2.3. Air mass trajectories

Air mass trajectories for 5 days backward analysis for Kuala Lumpur was simulated for before MCO and during MCO using the Hybrid Single-Particle Lagrangian Integrated Trajectory (HYSPIT) developed by the National Oceanic and Atmospheric Administration (NOAA) Air Resources Laboratory (ARL). The longitude and latitude of the modelled backward trajectories was 3.1390̊ N, 101.6869̊ E with input meteorological data from Global Data Assimilation System (GDAS) 1.0̊ × 1.0̊ resolution global data.

2.4. Statistical analysis

A descriptive analysis was performed to explore the city-specific characteristics of air pollutants. Statistical analyses (t-test and one-way ANOVA) were used to investigate the relationship of air pollutant concentrations between cities and the effects of the MCO on air pollutants. SPSS V. 21 and Openair packages R software (Carslaw, 2015) were used for the statistical analyses in this study.
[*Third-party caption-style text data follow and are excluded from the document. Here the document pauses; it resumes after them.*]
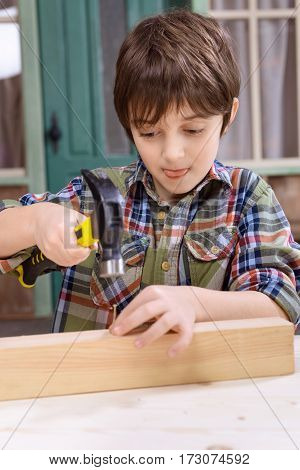 Concentrated boy in checkered shirt hammering nail in wooden plank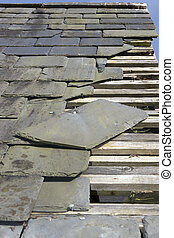 storm damaged roof with missing slates - broken and fallen...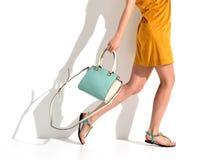 Τα όμορφα θηλυκά πόδια που φορούν τα θερινά παπούτσια στους καφετιούς κίτρινους σχεδιαστές ντύνουν και μπλε τσάντα συμπλεκτών γυν Στοκ Εικόνα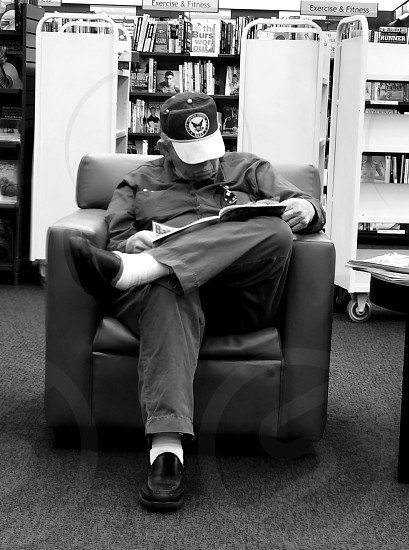 Cortex cam app. Taken inside books a million with a really interesting Vietnam vet doing some reading. iPhone 5s this time decided to go with black n white. photo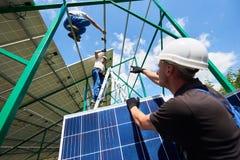 Επαγγελματικός εργαζόμενος που εγκαθιστά τα ηλιακά πλαίσια στην πράσινη κατασκευή μετάλλων στοκ εικόνα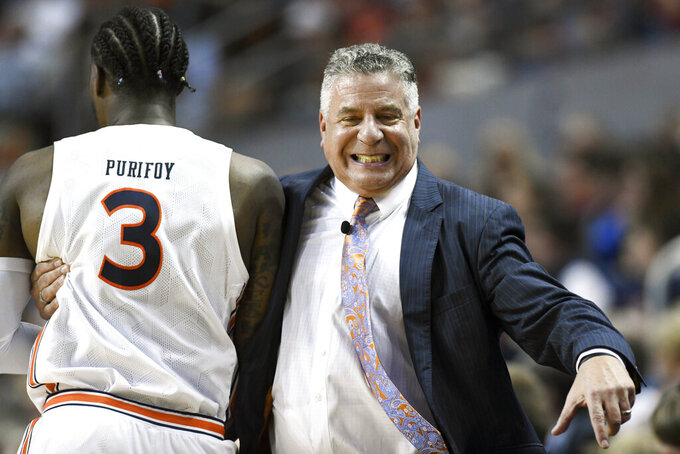 Auburn head coach Bruce Pearl catches Auburn forward Danjel Purifoy (3) before he goes into the game during the first half of an NCAA college basketball game against Texas A&M Wednesday, March 4, 2020, in Auburn, Ala. (AP Photo/Julie Bennett)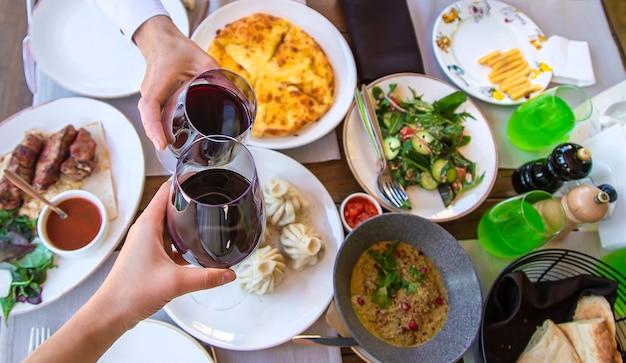 Il cibo del ristorante georgiano sul vino da tavola nelle mani
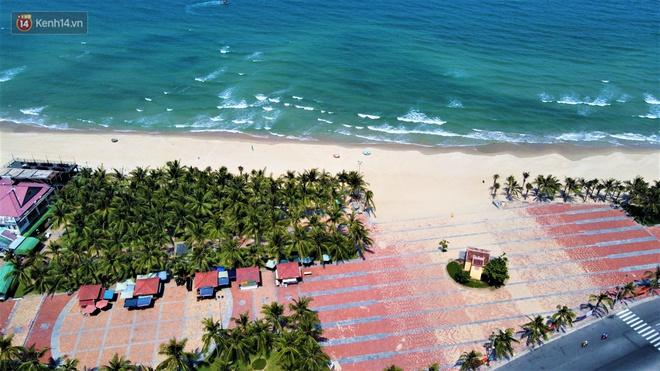 Ảnh: Bãi biển, khu vui chơi ở Đà Nẵng vắng bóng người trong ngày đầu siết chặt các biện pháp phòng, chống Covid-19 - ảnh 17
2.5. Health risk assessment

In this study, health risk assessments were performed for the non-carcinogenic risk to exposure by inhalation of ambient PM10, PM2.5, SO2, NO2, O3 and CO based on the USEPA Risk Assessment Guidance for Superfund (USEPA, 2009). The exposure concentration (EC) was calculated as in Eq. (1):

EC=CA×ET×EF×ED)/AT (1)

where CA is the pollutant concentration (μg m−3 or ppb), ET is exposure time (24 h), EF is the exposure frequency (30 days), ED is the exposure duration (1 year) and AT is the averaging time (ED × 365 days year−1 × 24 h day−1). The hazard quotients (HQ) for non-carcinogenic risk were calculated by dividing the EC with the reference exposure level (REL) which is a toxic threshold dose (Matooane and Diab, 2003). In this study, the Standard 2020 for air pollutants implemented under the Malaysia Ambient Air Quality Standard was used, where REL values are 100 μg m−3 for PM10, 35 μg m−3 for PM2.5, 80 μg m−3 for SO2, 70 μg m−3 for NO2, 100 μg m−3 for O3 and 10 μg m−3 for CO. HQ values of <1 suggest no significant risk of non-carcinogenic effects from air pollutants (Othman et al., 2020). Notation of all abbreviations is listed in Table S2.

3. Results and discussion

3.1. COVID-19 cases in Malaysia

As of April 20, 2020, a total of 5,425 cases of COVID-19 were reported in Malaysia and the fractions by states are shown in Fig. S2. The highest number of cases was recorded in Selangor state with 1,352 cases, of which 1,008 were in Kuala Lumpur. These numbers reflect the high population of these areas. During the study period (February 18 to April 20, 2020) there were 89 deaths in Malaysia reported due to COVID-19. The COVID-19 pandemic had significantly impacted almost all countries in the world.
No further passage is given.